» FRAGMENTO:
•••••

Cuando se ha cambiado cómo es un país para las mujeres y en definitiva para todos, cuando se ha hecho de la igualdad y la justicia faro vital, no es de extrañar que se usen los superlativos. Eso es lo que hizo Ruth Bader Ginsburg, primero desde las aulas y la abogacía y luego desde los tribunales, incluyendo 27 años como magistrada del Supremo de EEUU. Y por eso desde su muerte el viernes el país llora la desaparición de un «icono feminista», una «gigante progresista», una «pionera», «la gran igualadora», «titán» y «heroína». Y aunque su fallecimiento abre una oscura guerra política, su legado brilla.

En la memoria está tatuado el estatus de icono popular que alcanzó ya octogenaria, cuando una estudiante de derecho la bautizó Notorious RBG . Aquel apodo llegó después de que Ginsburg emitiera en el 2013 uno de sus famosos disensos en el alto tribunal, cuestionando a la mayoría por eliminar protecciones de la ley de derechos de voto. «Es como deshacerte de tu paraguas en una tormenta porque no te estás mojando», denunció la jueza.

•••••

» DATOS PROPORCIONADOS:

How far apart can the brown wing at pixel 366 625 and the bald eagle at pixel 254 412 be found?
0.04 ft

•••••

» EJERCICIO BREVE:
Reproduce completo el fragmento sobre Ruth Bader Ginsburg, sin alterar ninguna palabra ni signo.

» RESULTADO FINAL:
Cuando se ha cambiado cómo es un país para las mujeres y en definitiva para todos, cuando se ha hecho de la igualdad y la justicia faro vital, no es de extrañar que se usen los superlativos. Eso es lo que hizo Ruth Bader Ginsburg, primero desde las aulas y la abogacía y luego desde los tribunales, incluyendo 27 años como magistrada del Supremo de EEUU. Y por eso desde su muerte el viernes el país llora la desaparición de un «icono feminista», una «gigante progresista», una «pionera», «la gran igualadora», «titán» y «heroína». Y aunque su fallecimiento abre una oscura guerra política, su legado brilla.

En la memoria está tatuado el estatus de icono popular que alcanzó ya octogenaria, cuando una estudiante de derecho la bautizó Notorious RBG . Aquel apodo llegó después de que Ginsburg emitiera en el 2013 uno de sus famosos disensos en el alto tribunal, cuestionando a la mayoría por eliminar protecciones de la ley de derechos de voto. «Es como deshacerte de tu paraguas en una tormenta porque no te estás mojando», denunció la jueza.